Spatial relationship items:
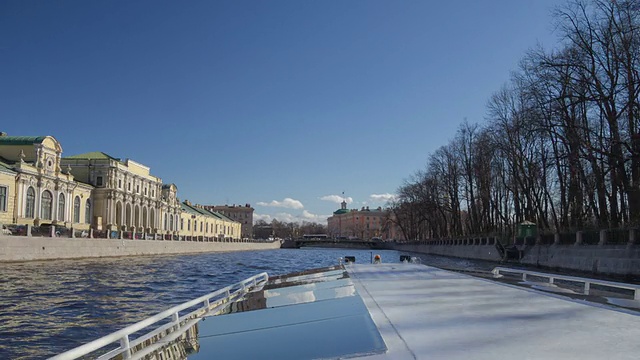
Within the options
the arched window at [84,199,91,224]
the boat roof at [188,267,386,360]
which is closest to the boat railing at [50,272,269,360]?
the boat roof at [188,267,386,360]

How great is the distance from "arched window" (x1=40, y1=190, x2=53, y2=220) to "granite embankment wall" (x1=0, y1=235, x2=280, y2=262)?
11.0 meters

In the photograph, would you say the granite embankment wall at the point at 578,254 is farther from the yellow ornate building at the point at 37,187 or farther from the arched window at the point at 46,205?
the arched window at the point at 46,205

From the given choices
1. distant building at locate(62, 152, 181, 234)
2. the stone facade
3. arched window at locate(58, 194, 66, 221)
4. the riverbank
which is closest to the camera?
the riverbank

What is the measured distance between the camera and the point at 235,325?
721 cm

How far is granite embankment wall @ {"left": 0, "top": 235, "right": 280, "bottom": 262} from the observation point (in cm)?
3578

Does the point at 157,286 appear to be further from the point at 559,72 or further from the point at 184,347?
the point at 559,72

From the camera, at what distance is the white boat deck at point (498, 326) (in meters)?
4.46

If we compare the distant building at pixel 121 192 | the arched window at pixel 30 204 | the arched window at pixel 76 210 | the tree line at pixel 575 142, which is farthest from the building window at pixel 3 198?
the tree line at pixel 575 142

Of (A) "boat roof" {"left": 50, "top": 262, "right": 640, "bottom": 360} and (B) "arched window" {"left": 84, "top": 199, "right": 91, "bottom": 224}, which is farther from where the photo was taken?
(B) "arched window" {"left": 84, "top": 199, "right": 91, "bottom": 224}

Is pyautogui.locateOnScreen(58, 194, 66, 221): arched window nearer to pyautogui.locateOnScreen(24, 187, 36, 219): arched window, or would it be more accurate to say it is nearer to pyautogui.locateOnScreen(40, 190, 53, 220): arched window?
pyautogui.locateOnScreen(40, 190, 53, 220): arched window

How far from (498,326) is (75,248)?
146ft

* _GOAL OF THE EXERCISE_:
Extract the stretch from the start of the items through the line that contains "11.0 meters", reproducing each line word for word. Leave the pictures out of the answer.

* _SOLUTION TO THIS PROBLEM_:
Within the options
the arched window at [84,199,91,224]
the boat roof at [188,267,386,360]
which is closest to the boat railing at [50,272,269,360]?
the boat roof at [188,267,386,360]

How great is the distance from "arched window" (x1=40, y1=190, x2=53, y2=220) to "granite embankment wall" (x1=0, y1=235, x2=280, y2=262)?
11.0 meters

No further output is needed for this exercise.